Simplest answer, productivity.
Wind generates very little in regards to the requirements of the nation. One wind turbine is enough for a street, so you'd need one for every street in Britain to meet the minimum requirements, realising that makes you see how wind turbines are not a cost effective solution (and they kill around 300,000 birds a year). Same issue with solar power. For example, to power the UK, you'd need a solar panel the size of Texas. However you could put solar panels on every rooftop of every building in the UK, giving roofspace an additional purpose; generating electricity. But solar panels aren't cheap to make.

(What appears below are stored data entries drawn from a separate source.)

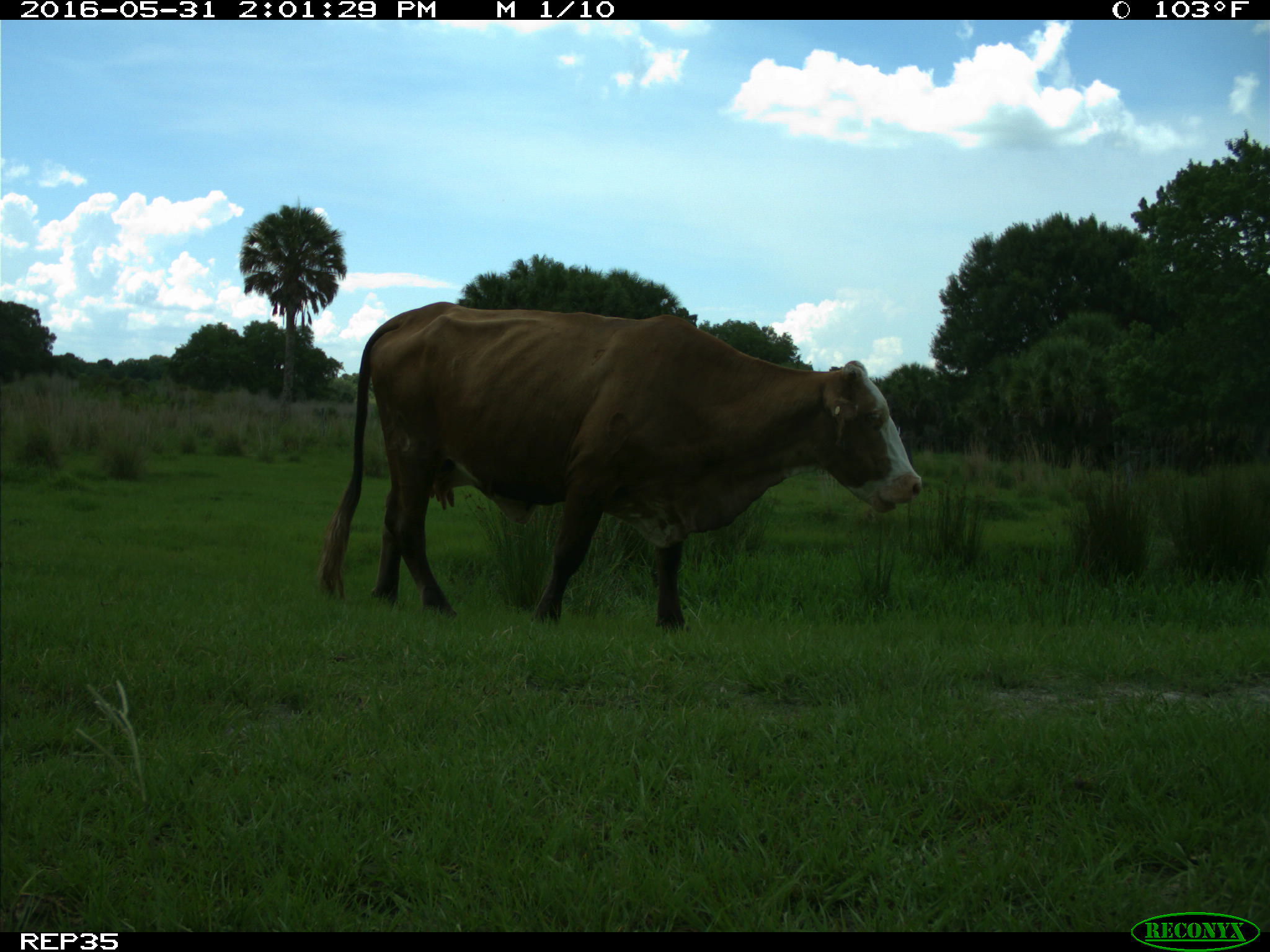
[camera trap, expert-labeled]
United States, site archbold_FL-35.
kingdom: Animalia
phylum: Chordata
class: Mammalia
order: Artiodactyla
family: Bovidae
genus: Bos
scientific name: Bos taurus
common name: domestic cow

Hydroelectric power is much more efficient. The UK would benefit from them, but it's dependent on hydrology, uses up large land masses so more disruptive for local communities in landlocked countries and devastating to the natural wildlife in some areas due to it's size and production requirements.

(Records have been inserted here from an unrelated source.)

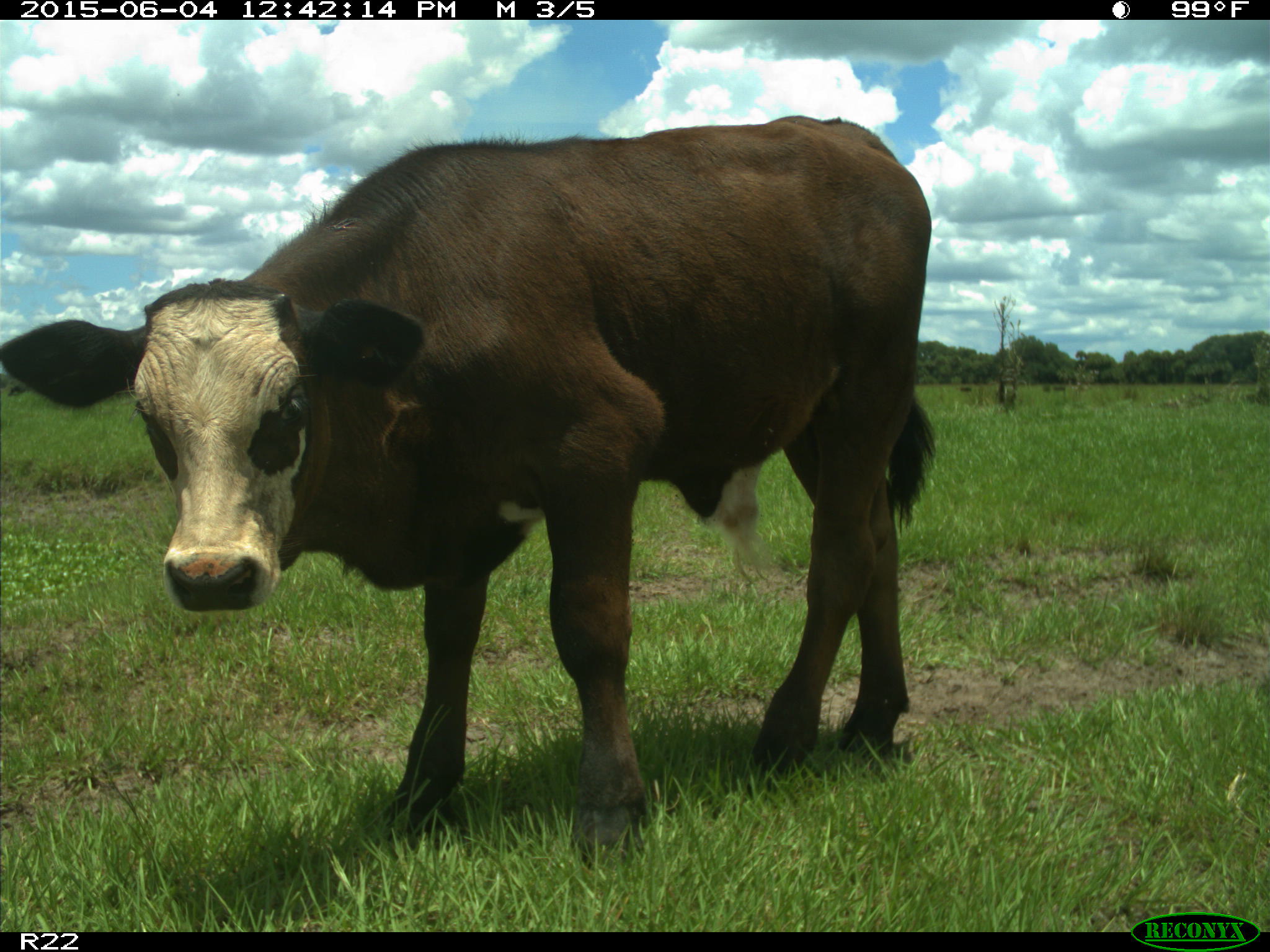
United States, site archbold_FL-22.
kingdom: Animalia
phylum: Chordata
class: Mammalia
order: Artiodactyla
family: Bovidae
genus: Bos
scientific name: Bos taurus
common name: domestic cow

Coal and oil are simple, efficient and familiar, problem is it's slowly killing us. Oil uses very little yet returns massive energy output. Generates many other spin-off industries and jobs. But it's main problem is that it's finite.
Nuclear fission power is exceptionally suited for energy production, France for example utilises roughly 60% of it's energy needs on nuclear power. It's also cheaper to generate than oil and coal. Zero emissions, making it a green energy production, of course there's the elephant in the room; the waste product. Nowadays the nuclear industry has become very efficient and reducing the amount of waste and even reusing it. Of course this makes the waste even MORE hazardous. The holy grail is nuclear fusion reactors, which cannot go into meltdown, easier to control, even more efficient and effective that fission, fuel products are limitless and virtually no waste. There's just one tiny flaw in the plan;
We don't know how to generate the temperatures high enough to make it work. Think "the Sun".